Capítulo III La corona de espinas y el eclipse


Mi tercer tatuaje también me lo hizo César, aunque he de decir que cuatro años después ya no era el mismo César. Ocurrió la tarde de asueto del 16 de septiembre de 1997, exactamente el día en que mi segundo tatuaje cumplía cuatro años, pues soy supersticioso y adicto a los símbolos. César ya no tatuaba en su casa, pues para entonces era el flamante propietario de Ritual, el mejor estudio de tatuajes en Monterrey, ubicado en Cuauhtémoc y Ruperto Martínez, a donde mi amigo Leonardo del Bosque me acompañó para fungir como fotógrafo de la sesión. El tatuaje en cuestión es algo así como una corona de espinas que rodea mi pantorrilla derecha y remata por atrás en un eclipse. César era ya suficientemente famoso como para requerir citas con anticipación en su célebre estudio. Por supuesto, sí me cobró y a la fecha, el tercero ha sido el único de mis cuatro tatuajes que he pagado en efectivo. En aquella época yo contaba ya con mi flamante cédula profesional de Licenciado en Derecho, misma que yacía (y yace) refundida en las páginas de un gordo libro y entonces como ahora, no ejercía mi profesión, pues me ganaba la vida trabajando el Periódico El Norte.

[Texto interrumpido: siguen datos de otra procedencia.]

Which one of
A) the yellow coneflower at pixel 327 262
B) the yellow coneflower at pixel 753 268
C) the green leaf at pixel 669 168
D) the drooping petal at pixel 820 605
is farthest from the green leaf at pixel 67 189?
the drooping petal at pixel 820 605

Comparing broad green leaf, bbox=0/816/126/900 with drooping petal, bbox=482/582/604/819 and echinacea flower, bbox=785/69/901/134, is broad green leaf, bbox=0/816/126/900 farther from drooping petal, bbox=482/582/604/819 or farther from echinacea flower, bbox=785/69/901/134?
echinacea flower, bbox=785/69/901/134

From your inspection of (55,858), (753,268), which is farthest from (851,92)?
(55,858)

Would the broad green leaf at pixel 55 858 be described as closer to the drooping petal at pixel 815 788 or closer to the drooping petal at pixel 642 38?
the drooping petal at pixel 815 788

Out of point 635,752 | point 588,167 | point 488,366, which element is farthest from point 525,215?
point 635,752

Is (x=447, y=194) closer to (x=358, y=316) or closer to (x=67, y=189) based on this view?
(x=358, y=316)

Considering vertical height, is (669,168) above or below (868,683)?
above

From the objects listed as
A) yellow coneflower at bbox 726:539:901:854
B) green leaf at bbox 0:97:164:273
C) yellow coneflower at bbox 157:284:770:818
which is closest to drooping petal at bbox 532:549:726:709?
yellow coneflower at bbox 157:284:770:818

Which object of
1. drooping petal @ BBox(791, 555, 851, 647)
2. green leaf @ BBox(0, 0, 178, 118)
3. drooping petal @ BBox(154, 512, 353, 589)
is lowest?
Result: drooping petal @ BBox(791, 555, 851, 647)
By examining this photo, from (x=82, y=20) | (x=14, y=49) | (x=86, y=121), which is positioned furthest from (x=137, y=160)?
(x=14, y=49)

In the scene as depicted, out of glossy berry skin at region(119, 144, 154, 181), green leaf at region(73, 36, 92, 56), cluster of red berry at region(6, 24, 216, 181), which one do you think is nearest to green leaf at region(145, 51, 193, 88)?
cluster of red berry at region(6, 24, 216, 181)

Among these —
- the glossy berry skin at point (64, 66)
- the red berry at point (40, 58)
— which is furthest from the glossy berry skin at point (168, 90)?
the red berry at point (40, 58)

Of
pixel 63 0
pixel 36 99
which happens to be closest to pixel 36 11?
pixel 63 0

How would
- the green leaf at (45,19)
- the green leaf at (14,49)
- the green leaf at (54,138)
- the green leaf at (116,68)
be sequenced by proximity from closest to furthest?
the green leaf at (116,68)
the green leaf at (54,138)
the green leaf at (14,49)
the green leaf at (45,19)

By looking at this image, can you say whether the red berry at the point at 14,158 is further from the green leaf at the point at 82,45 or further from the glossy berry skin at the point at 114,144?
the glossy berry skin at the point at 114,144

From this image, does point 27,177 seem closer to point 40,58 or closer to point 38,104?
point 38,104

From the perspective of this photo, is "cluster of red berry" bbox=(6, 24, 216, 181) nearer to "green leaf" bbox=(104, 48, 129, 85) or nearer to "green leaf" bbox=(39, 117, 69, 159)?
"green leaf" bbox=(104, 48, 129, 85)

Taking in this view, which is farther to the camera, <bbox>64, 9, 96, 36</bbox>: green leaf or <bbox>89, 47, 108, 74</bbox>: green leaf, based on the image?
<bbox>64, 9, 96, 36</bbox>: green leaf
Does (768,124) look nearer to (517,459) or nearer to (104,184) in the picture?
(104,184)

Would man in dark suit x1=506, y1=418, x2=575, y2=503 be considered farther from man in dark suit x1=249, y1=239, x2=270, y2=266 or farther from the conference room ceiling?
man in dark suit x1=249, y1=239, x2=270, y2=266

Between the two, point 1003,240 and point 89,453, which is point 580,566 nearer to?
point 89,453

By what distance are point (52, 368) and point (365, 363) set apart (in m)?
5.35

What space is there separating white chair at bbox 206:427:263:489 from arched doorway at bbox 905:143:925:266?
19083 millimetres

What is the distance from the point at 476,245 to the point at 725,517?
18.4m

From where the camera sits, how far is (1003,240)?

Capítulo IV El Martillo de Thor


Mi cuarto tatuaje me lo hizo mi madre. Ocurrió la tarde del 29 de diciembre de 2008, en el pequeño estudio que mi madre acondicionó en la parte baja de su casa. He visto o sabido de personas, la mayoría de ellos futbolistas, que se tatúan en el hombro o en el pecho la imagen de su madre. Lo que nunca he conocido ni tenido noticia, es de alguien que luzca en su piel un tatuaje HECHO por su madre. ¿Conoces a alguno? ¿Verdad que no? Pues bien, ya me conocen a mí. Yo he conocido toda clase de extravagantes y locos, pero aún no me topo con alguien que presuma un tatuaje elaborado por su madre. La pregunta obligada es: ¿Cómo ocurrió esta transformación? Fácil: 17 años después, mi madre me hizo caso. En 1991, cuando me hice mi primer tatuaje, mi madre me habló de un futuro e inevitable arrepentimiento. Yo le respondí sugiriéndole que se dedicara a hacer tatuajes. Mi anunciado arrepentimiento aún no llega, pero mi madre finalmente siguió mi consejo y tal como pronostiqué hace 17 años, ha hecho unos bellísimos tatuajes, pues su genialidad como pintora en lienzo se ha trasladado a la piel.
El Martillo de Thor, el símbolo que desde hace cinco años es inseparable de mi cuello en un collar que compré en Praga, ahora está en mi hombro.Mi madre me lo ha tatuado en la época en que mi arrepentimiento ya debía haber llegado. Soy un señor que lleva más diez años de casado y que está a punto de convertirse en padre de familia.
¿Me he arrepentido de algo en mi vida? Ciertamente no de mis tatuajes. Hasta al horrible diablejo de la pierna izquierda le tengo cariño y si mi madre viene a Tijuana para el nacimiento de mi hijo, le pediré que se traiga su máquina y sus tintas para que me haga el quinto y si se puede el sexto tatuaje. Total, el arrepentimiento aún puede esperar otros 17 años.